According to the Johns Hopkins All Children’s Hospital website, eating disorders affect as many as 30 million people in the United States and 95% of people with eating disorders are between the ages of 12 and 25.
In addressing multiple myths about eating disorders, Johns Hopkins All Children’s Hosptial reports that eating disorders have the highest risk of death of any mental illness, and although they are more common in females, eating disorders affect all genders, races and ethnic groups.
Johns Hopkins also reports that while « eating disorder researchers and clinical experts believe that eating disorders are caused by both environmental and genetic factors … different social pressures may cause them to develop the disorder. »
u/Similar-Aid-381 acknowledged that her husband was applying that type of pressure, and other Redditors commended her for shutting down his attempts to control their daughter’s portion sizes.
« NTA, and you’re a great mom, » wrote u/LollipopThrowAway in the post’s top comment, which has received over 20,000 votes. « However I’d keep your child away from his parents as much as possible so she doesn’t develop any bad ideologies from them. »

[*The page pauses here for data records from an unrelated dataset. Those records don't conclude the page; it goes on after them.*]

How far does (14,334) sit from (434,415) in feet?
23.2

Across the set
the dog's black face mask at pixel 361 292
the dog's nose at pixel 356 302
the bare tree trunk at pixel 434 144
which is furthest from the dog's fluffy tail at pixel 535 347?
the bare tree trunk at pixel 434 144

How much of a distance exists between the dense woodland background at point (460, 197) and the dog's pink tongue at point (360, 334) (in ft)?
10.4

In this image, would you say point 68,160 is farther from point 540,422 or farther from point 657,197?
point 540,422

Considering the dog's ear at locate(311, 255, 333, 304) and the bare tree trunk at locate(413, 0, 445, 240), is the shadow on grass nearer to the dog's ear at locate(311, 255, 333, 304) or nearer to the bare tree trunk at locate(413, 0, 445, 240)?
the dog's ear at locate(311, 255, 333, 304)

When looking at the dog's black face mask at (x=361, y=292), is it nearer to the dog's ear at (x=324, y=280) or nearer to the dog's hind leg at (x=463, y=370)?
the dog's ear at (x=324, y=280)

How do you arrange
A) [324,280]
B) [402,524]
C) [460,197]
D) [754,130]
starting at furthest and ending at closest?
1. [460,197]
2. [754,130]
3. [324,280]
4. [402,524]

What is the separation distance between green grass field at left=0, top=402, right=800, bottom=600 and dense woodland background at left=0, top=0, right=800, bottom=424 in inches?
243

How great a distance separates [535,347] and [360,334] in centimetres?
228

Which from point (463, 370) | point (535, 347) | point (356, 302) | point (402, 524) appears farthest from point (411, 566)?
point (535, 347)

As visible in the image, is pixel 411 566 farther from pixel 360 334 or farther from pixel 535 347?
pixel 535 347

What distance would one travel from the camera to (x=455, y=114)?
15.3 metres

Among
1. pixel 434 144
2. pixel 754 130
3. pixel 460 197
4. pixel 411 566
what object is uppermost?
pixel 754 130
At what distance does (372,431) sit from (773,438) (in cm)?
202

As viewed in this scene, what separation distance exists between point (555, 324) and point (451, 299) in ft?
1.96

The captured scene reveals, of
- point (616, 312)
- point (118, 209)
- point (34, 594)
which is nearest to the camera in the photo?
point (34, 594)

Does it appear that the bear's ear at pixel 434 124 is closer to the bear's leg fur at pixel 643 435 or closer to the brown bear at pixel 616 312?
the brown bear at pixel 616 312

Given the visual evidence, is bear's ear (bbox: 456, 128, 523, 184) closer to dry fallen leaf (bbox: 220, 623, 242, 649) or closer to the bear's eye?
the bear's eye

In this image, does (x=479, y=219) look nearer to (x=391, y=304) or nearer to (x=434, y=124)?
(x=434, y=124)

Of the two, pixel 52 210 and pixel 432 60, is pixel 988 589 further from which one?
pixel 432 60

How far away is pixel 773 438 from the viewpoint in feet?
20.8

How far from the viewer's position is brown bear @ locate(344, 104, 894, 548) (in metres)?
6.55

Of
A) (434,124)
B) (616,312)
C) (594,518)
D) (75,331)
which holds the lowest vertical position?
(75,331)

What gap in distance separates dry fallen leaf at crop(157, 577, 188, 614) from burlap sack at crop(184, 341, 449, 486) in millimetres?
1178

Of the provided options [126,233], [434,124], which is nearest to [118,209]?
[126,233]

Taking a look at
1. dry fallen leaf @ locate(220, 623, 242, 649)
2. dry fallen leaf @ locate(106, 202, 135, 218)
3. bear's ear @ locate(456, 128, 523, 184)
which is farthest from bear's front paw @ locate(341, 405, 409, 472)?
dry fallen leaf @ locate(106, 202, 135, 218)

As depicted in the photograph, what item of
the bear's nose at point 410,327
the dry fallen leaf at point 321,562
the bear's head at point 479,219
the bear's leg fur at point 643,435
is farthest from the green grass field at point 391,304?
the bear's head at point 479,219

Many of the post’s nearly 2,000 commenters focused on the original poster’s husband and his parents, who u/Similar-Aid-381 said were responsible for his attitude towards food.
« Protect your daughter from these people!, » u/DillyCat622 wrote. « Your husband would also benefit from therapy with an eating disorder therapist. He may be at a healthier weight, but disordered eating is a mindset … He’s still carrying a lot of shame and he’s projecting that onto her. »
u/Sorcia_Lawson wrote that children like the original poster’s daughter should not be criticized for their bodies, and thanked u/Similar-Aid-381 for defending her against her husband.
« Girls under 25 (brain development point) should not be under heavy scrutiny about their bodies, » they commented. « So, thank you, for protecting your baby. »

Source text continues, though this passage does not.